Il concerto improvvisato dagli uccelli tra le fronde rigogliose degli arbusti verdeggianti, il loro cinguettio brioso nei floridi giardini dei pomeriggi d’estate, la gaia melodia dei passeri sui
rami soleggiati dei parchi cittadini; la piacevole brezza che discreta sospira e solleva leggiadra le tende della stanza ove sonnecchio beato, il sereno torpore che mi culla disteso sul prato dei
sogni di ieri, il venticello che smuove cortese le foglie civette degli alberi ascetici; le nuvole snelle che lente abbandonano il cielo pulito, blu di limpida chiarezza, il placido sole posato,
tranquillo, là in alto che irradia l’allegra stagione, il mare silente che azzurro riflette estasiato la splendida arcata che l’abbaglia.

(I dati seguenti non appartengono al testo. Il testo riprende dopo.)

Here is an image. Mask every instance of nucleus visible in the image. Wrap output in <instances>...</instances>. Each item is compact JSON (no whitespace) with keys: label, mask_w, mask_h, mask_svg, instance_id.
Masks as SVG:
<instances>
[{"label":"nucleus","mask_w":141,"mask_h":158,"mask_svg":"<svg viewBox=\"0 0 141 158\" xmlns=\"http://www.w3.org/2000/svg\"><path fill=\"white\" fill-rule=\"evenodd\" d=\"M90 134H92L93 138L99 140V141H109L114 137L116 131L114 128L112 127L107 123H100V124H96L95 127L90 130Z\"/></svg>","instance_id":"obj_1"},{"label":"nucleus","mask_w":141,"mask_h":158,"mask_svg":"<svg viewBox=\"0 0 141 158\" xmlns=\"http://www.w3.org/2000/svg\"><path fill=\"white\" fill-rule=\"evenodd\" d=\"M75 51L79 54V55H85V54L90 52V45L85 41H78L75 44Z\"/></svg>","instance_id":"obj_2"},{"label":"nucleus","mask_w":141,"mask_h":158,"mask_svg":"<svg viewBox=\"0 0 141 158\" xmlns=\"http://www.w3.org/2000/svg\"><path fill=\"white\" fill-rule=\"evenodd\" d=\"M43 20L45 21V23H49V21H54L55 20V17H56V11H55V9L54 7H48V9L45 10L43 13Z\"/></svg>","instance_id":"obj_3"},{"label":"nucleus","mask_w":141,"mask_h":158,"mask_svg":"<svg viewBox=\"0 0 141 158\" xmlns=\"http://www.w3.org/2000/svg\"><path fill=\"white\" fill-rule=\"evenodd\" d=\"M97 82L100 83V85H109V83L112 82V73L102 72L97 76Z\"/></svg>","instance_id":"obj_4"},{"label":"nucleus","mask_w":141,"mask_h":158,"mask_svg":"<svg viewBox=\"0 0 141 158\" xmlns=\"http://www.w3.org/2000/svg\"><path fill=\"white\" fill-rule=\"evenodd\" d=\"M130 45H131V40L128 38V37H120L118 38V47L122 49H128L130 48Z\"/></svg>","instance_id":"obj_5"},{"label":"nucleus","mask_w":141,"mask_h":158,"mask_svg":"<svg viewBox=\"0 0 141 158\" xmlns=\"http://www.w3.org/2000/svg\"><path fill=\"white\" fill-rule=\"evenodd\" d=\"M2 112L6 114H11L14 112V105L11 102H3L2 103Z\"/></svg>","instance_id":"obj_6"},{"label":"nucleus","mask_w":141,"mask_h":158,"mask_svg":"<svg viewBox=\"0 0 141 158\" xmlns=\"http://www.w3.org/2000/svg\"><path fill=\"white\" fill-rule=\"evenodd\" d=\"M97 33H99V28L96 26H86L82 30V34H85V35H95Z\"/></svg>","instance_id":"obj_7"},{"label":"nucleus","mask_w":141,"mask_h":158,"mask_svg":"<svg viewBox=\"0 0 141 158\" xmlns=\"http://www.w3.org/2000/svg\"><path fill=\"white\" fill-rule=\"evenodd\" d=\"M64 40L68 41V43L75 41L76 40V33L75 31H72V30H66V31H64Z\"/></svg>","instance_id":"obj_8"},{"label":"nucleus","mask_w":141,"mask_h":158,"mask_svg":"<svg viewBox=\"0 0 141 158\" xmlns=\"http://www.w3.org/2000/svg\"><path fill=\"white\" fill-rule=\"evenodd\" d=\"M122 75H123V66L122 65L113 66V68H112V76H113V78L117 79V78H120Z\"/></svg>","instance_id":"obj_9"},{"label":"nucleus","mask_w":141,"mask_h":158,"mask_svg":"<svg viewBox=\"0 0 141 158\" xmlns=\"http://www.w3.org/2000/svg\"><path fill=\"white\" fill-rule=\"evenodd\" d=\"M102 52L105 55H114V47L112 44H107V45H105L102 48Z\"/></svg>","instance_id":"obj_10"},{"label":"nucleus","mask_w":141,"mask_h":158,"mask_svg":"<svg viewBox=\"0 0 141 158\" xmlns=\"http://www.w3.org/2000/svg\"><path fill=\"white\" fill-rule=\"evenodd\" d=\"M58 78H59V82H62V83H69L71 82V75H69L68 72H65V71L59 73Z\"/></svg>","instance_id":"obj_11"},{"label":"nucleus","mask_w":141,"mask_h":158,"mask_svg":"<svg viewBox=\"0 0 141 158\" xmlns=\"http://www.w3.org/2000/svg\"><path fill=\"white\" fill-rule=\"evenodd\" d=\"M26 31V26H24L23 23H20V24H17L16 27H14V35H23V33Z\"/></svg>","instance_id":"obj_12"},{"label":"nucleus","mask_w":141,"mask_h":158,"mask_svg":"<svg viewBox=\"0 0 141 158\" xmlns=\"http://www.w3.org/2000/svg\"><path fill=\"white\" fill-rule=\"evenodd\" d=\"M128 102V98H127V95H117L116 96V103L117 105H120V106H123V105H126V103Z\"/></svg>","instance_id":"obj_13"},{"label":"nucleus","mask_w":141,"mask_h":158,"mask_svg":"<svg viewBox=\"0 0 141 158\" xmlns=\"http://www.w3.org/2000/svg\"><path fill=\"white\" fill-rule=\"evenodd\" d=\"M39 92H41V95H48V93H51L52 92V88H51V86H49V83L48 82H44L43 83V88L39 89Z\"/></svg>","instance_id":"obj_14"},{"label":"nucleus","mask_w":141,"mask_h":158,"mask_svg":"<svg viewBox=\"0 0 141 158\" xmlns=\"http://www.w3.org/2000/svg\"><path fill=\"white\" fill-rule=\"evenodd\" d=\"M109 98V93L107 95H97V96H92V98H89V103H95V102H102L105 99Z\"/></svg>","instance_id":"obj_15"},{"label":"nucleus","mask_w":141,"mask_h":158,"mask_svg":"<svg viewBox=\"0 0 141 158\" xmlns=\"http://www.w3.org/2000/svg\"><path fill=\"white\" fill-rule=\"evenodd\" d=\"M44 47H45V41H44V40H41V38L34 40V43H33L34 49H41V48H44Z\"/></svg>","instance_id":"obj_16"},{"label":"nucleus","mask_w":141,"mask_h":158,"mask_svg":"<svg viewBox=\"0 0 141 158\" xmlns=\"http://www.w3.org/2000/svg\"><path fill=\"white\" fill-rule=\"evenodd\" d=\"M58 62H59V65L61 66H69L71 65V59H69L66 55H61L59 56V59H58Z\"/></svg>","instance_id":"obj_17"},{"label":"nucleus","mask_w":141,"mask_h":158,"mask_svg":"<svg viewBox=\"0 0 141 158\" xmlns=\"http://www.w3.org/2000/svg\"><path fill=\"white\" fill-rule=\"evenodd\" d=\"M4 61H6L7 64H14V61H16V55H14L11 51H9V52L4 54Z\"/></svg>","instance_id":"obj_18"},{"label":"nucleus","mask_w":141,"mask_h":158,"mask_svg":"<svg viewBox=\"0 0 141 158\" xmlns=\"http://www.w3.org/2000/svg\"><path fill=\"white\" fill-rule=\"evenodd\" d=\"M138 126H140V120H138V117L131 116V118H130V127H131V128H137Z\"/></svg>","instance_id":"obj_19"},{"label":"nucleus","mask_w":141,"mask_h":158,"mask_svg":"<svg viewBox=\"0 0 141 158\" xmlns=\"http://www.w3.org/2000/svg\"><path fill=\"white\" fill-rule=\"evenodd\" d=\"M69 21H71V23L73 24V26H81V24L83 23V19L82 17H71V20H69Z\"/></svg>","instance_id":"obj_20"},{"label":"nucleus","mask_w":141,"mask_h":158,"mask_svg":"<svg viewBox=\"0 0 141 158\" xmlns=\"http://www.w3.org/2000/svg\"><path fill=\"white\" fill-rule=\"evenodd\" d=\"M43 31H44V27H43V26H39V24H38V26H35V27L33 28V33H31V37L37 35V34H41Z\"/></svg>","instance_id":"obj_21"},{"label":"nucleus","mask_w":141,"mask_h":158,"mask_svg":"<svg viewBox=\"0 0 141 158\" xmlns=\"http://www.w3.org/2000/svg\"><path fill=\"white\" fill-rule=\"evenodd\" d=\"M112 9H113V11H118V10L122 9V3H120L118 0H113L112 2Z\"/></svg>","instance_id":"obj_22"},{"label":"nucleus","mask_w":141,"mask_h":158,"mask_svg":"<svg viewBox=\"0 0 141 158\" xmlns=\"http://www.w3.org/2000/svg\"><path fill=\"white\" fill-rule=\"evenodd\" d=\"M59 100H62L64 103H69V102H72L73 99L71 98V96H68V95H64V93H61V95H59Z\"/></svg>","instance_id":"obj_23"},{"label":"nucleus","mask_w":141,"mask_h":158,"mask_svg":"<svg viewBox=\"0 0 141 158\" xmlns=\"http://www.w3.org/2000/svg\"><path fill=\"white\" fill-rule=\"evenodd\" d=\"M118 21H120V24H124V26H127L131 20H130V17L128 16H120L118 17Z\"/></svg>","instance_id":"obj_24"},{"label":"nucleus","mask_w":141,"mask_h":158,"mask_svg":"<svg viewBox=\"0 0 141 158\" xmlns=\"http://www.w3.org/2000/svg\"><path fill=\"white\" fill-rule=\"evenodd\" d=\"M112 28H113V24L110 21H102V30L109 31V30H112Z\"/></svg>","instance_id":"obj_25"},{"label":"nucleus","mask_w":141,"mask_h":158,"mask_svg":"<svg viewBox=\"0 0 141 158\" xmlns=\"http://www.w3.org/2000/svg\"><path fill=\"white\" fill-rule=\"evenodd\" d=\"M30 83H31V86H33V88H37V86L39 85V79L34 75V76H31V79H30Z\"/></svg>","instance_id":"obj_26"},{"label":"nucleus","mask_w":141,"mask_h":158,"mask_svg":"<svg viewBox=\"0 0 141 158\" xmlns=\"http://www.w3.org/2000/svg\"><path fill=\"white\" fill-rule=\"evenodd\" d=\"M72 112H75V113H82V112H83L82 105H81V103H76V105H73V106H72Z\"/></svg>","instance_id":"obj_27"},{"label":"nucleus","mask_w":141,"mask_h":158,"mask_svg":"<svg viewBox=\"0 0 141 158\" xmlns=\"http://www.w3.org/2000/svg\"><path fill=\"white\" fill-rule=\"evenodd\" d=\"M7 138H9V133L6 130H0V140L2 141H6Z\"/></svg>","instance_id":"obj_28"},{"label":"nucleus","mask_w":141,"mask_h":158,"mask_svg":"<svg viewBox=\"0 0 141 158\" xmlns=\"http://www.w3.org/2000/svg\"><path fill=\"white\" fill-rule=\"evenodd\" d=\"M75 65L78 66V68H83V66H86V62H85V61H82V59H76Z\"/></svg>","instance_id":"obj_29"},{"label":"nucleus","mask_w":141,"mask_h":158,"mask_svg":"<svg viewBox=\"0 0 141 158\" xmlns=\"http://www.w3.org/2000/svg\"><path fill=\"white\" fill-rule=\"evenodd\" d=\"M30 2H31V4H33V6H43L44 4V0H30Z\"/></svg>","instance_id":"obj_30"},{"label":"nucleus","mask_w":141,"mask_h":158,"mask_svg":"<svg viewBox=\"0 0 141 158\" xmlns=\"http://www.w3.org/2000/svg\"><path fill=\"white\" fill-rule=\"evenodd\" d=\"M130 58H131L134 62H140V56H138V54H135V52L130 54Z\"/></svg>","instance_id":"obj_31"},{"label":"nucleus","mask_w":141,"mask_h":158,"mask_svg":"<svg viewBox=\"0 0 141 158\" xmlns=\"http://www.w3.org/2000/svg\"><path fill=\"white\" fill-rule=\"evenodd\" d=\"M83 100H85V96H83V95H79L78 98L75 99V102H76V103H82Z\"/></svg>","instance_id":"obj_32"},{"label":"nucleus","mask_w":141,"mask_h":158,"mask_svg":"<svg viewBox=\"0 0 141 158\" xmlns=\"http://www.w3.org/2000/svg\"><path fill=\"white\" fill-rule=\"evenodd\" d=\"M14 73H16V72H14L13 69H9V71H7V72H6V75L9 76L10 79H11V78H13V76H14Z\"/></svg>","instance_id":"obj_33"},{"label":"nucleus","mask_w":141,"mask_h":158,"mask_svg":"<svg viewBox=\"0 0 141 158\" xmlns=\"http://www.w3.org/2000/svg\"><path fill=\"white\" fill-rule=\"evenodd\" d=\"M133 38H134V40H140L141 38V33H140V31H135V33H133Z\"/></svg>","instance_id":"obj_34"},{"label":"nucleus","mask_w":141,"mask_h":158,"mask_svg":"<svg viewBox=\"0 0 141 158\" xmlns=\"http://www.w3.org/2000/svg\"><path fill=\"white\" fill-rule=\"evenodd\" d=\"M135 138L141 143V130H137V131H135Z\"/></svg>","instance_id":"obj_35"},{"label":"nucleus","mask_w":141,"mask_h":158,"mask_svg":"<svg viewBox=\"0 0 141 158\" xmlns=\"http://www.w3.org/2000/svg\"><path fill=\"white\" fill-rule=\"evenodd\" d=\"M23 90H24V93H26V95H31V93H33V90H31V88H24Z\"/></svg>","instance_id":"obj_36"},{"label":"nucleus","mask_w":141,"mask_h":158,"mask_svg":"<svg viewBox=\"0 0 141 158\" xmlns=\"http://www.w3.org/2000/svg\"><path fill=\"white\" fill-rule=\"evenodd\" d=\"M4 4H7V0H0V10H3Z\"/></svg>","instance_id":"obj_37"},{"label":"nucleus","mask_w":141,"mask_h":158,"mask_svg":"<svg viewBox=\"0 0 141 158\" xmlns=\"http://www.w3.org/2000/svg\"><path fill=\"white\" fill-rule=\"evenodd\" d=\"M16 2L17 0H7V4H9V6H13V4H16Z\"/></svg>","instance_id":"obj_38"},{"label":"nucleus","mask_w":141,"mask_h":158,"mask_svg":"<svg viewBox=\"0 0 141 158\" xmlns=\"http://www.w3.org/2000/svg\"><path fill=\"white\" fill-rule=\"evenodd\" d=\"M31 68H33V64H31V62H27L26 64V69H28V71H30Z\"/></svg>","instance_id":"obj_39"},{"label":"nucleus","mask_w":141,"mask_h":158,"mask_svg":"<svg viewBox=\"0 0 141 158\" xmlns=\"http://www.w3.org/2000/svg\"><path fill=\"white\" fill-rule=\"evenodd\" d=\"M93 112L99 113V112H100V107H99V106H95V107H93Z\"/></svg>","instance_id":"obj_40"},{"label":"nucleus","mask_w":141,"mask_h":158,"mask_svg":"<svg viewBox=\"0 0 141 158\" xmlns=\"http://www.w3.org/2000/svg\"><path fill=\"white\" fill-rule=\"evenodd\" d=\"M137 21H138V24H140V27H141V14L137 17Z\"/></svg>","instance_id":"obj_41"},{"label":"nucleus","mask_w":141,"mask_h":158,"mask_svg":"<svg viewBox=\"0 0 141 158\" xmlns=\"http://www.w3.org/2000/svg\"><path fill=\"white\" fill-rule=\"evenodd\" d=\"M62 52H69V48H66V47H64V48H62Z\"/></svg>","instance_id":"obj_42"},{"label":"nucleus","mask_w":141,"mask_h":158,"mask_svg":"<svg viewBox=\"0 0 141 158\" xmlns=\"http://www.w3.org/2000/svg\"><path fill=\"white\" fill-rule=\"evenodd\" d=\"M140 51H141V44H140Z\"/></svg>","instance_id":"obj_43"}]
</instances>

Ti seguo, poeta dalle suole di vento, Rimbaud mio prediletto: “Nelle sere blu d’estate me ne andrò per i sentieri / punzecchiato dal grano, a
pestar l’erba fine: / sentirò, trasognato, quella frescura ai piedi / e lascerò che il vento bagni il mio capo nudo. / Io non dirò parole, non penserò più nulla: / ma l’amore infinito mi salirà
nel petto, / e lontano, lontano, andrò come uno zingaro / nella Natura, – lieto come con una donna”.
Agile e svelto, in questi pochi versi il poeta francese – morto giovane alla poesia – ci offre il suo lascito spirituale, fatto di spensieratezza,
semplicità e spontaneità, di “vento che bagna il capo nudo” nella natura.